## Selected text
--
Firstly, I'm sorry you've had what sounds like a very traumatic experience.
An unplanned pregnancy can be so very stressful, make us panic, and push us into decisions e.g. termination we later regret.
It is very hard when you are in the thick of it to take a measured decision and think logically; because when considering termination there is a cruel time pressure where we have to make a horrible , life-changing decision as quickly as possible.
If this whole experience has made you realise that actually, you would like to try for a third, I would genuinely wish you the best of luck TTC.
R.e your age, obviously it is harder, ( but clearly not impossible !) to conceive in your late 40's.
But you would certainly not be harming anyone if you gave it a go, and if you were to have a baby at 47 ; the child would have grown and graduated university before you turned 70, so highly, highly unlikely that you wouldn't see them well into adulthood.
My friend's mum was 47 when she had her her, ( only child, IVF conception), and now at 30 they are and always have been incredibly close, and enjoy holidaying together a couple of times a year. They have a close relationship and my friend has never felt disadvantaged by having an older mum. '
Also, social services regularly allow people in their late 40's to adopt all the time in the U.K, ( I know of couples in their late 40's who have been approved to adopt young children). Adoption requires careful SS assessment, so clearly they are confident that parents in their late 40's are able to see children into adulthood, or they wouldn't be approving people in their late 40's to adopt.
I would also not worry at all about the age gap between children. Society seems to tell us that the ideal age gap is two years between siblings, ideally conceived at some point in a narrow window when the mother is between 30-35. Real life is not like that, and many people have a great bond into adulthood with much younger siblings. My boyfriend's older brother's are 41 and 43, ( he is 28 and was very much a surprise). He is very close with his brother's and enjoys seeing them, and because they have always been at different ages there has never been any sibling rivalry.
If you can cope with the biological reality of TTC whilst acknowledging that at this age you may not be able to conceive again, I see absolutely no reason why you shouldn't give it a good go and I would genuinely wish you success if you went down this route.
My own experiences are only that anybody I know who has had older parents and/ or large sibling age gaps all seem very happy and well adjusted.
--
## Supplied information

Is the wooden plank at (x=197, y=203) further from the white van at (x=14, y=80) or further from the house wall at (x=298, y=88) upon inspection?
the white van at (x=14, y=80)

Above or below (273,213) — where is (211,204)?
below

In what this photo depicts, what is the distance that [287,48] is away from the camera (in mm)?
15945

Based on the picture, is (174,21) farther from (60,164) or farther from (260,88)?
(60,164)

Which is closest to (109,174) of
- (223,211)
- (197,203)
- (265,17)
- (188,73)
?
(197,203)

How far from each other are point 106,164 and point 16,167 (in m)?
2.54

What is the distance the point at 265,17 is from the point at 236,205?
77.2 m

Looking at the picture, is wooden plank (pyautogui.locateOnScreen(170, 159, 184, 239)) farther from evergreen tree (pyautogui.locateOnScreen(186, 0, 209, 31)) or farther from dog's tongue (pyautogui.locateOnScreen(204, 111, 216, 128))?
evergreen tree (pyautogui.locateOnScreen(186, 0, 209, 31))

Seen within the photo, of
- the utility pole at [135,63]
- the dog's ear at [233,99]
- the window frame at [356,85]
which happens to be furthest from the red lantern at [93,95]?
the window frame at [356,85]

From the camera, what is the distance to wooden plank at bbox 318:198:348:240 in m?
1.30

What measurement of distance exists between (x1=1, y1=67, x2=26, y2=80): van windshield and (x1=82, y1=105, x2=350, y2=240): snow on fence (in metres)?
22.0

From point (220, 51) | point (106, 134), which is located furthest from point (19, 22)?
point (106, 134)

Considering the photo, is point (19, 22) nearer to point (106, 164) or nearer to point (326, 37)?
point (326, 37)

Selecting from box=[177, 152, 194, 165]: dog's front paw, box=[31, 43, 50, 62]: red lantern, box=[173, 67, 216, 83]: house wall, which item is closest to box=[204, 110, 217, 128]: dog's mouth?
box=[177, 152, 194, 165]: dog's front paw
--
## Questions on the material
• A. Answer these questions from the reply about trying to conceive in one's late 40s:
(i) How old was the friend's mum when she had her only child?
(ii) How old are the boyfriend's older brothers?
(iii) What age gap between siblings does the reply say society treats as ideal?
• B. Reproduce verbatim the passage of the reply about trying to conceive in one's late 40s, starting with "I would also" and going on through "down this route.".

## Numbered responses
• A.
(i) 47
(ii) 41 and 43
(iii) Two years

• B.
I would also not worry at all about the age gap between children. Society seems to tell us that the ideal age gap is two years between siblings, ideally conceived at some point in a narrow window when the mother is between 30-35. Real life is not like that, and many people have a great bond into adulthood with much younger siblings. My boyfriend's older brother's are 41 and 43, ( he is 28 and was very much a surprise). He is very close with his brother's and enjoys seeing them, and because they have always been at different ages there has never been any sibling rivalry.
If you can cope with the biological reality of TTC whilst acknowledging that at this age you may not be able to conceive again, I see absolutely no reason why you shouldn't give it a good go and I would genuinely wish you success if you went down this route.